▸ **Brief**: Can you reproduce, word for word, the passage below about how smartphones and screens affect kids' mental health?

=== Passage given ===

It’s clear to me as a child and adolescent psychologist that our kids’ immersion in a world of smartphones, social media, and gaming is contributing to their record rates of depression, self-cutting, and suicide. I have devoted much of my life to this mental health crisis, calling attention to the problem and offering solutions. My book Wired Child, Huffington Post articles I’ve authored, and talks I give around the nation highlight the need to shift our kids towards lives centered around family and school—not screens.

Jean Twenge’s recent Atlantic article “Have Smartphones Destroyed a Generation?” adds to the compelling evidence that smartphone and social media overuse is fueling kids’ soaring rates of loneliness and depression. But it’s vital to understand why the wired life poses risks, so that we can provide kids with positive alternatives.

What About the Wired Life Hurts Kids?

A lot of material about the dangers of kids’ smartphone use focuses on media content. “They made a secret Instagram page about me for people to say something mean,” 15-year-old Kelly told me. “Even the nice kids from my school said horrible things.” Such cyberbullying attacks are all too frequent, and they increase children’s risk of considering suicide.

Another content factor that creates mental health risks is FOMO, or the fear of missing out. Our kids are now treated to an endless scroll of “we’re-having-a-great-time-without-you” posts, which eats away at the self-esteem and joy of even the most confident youngsters.

However, I believe that a non-content factor—hiding in plain sight—is taking an even greater toll than content elements. Walk into any restaurant, airport, or waiting room; peek at the kid and parent in the car next to you; or better yet, visit the homes of families with preteens or teens. You will see kids so captivated by their digital devices that they do not engage with or even seem to be aware of their parents.

Today’s teens spend an incredible eight hours each day on their devices for entertainment. And I believe the displacement of family by these addictive devices is the most harmful consequence of kids’ phone and screen use. This distancing effect is obvious even when family members share the same room. As the father of 12-year-old Jenny told me, “We’ll sit down to dinner or go on family outings, but she’s always on her phone.”

=== Excerpted records ===

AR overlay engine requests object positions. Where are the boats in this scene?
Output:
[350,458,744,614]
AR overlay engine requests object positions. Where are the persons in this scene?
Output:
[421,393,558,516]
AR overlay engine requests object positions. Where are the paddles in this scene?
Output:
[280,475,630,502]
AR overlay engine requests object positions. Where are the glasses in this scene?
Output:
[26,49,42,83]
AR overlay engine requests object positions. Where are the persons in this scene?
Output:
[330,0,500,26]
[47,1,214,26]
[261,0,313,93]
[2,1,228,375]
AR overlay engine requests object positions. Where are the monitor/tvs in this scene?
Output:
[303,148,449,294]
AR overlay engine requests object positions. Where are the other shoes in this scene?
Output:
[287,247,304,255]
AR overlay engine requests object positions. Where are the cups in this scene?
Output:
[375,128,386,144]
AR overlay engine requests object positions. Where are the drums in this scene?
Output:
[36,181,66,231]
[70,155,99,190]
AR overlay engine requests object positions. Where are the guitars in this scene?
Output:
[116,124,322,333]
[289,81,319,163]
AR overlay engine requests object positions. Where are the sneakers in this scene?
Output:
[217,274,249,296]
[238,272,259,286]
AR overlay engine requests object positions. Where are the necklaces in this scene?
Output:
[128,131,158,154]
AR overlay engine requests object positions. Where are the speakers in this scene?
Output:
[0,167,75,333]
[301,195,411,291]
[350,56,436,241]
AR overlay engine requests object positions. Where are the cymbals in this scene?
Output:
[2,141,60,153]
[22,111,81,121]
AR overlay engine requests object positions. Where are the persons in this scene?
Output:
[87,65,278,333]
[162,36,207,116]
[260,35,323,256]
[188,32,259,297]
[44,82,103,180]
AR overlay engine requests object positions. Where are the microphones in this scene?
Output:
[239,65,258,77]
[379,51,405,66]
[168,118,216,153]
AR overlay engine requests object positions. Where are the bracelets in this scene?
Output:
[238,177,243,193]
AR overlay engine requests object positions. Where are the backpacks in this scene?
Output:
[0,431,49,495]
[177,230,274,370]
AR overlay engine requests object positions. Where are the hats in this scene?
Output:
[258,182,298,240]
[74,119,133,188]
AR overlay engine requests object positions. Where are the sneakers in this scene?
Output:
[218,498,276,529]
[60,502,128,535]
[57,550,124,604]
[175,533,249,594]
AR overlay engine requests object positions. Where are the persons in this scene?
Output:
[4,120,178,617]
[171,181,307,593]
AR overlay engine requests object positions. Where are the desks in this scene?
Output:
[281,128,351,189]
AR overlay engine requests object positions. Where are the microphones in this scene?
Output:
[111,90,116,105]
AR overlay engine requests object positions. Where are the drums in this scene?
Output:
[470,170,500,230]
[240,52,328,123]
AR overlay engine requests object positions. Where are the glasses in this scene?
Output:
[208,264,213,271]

===

▸ **Answer to this exercise**:
It’s clear to me as a child and adolescent psychologist that our kids’ immersion in a world of smartphones, social media, and gaming is contributing to their record rates of depression, self-cutting, and suicide. I have devoted much of my life to this mental health crisis, calling attention to the problem and offering solutions. My book Wired Child, Huffington Post articles I’ve authored, and talks I give around the nation highlight the need to shift our kids towards lives centered around family and school—not screens.

Jean Twenge’s recent Atlantic article “Have Smartphones Destroyed a Generation?” adds to the compelling evidence that smartphone and social media overuse is fueling kids’ soaring rates of loneliness and depression. But it’s vital to understand why the wired life poses risks, so that we can provide kids with positive alternatives.

What About the Wired Life Hurts Kids?

A lot of material about the dangers of kids’ smartphone use focuses on media content. “They made a secret Instagram page about me for people to say something mean,” 15-year-old Kelly told me. “Even the nice kids from my school said horrible things.” Such cyberbullying attacks are all too frequent, and they increase children’s risk of considering suicide.

Another content factor that creates mental health risks is FOMO, or the fear of missing out. Our kids are now treated to an endless scroll of “we’re-having-a-great-time-without-you” posts, which eats away at the self-esteem and joy of even the most confident youngsters.

However, I believe that a non-content factor—hiding in plain sight—is taking an even greater toll than content elements. Walk into any restaurant, airport, or waiting room; peek at the kid and parent in the car next to you; or better yet, visit the homes of families with preteens or teens. You will see kids so captivated by their digital devices that they do not engage with or even seem to be aware of their parents.

Today’s teens spend an incredible eight hours each day on their devices for entertainment. And I believe the displacement of family by these addictive devices is the most harmful consequence of kids’ phone and screen use. This distancing effect is obvious even when family members share the same room. As the father of 12-year-old Jenny told me, “We’ll sit down to dinner or go on family outings, but she’s always on her phone.”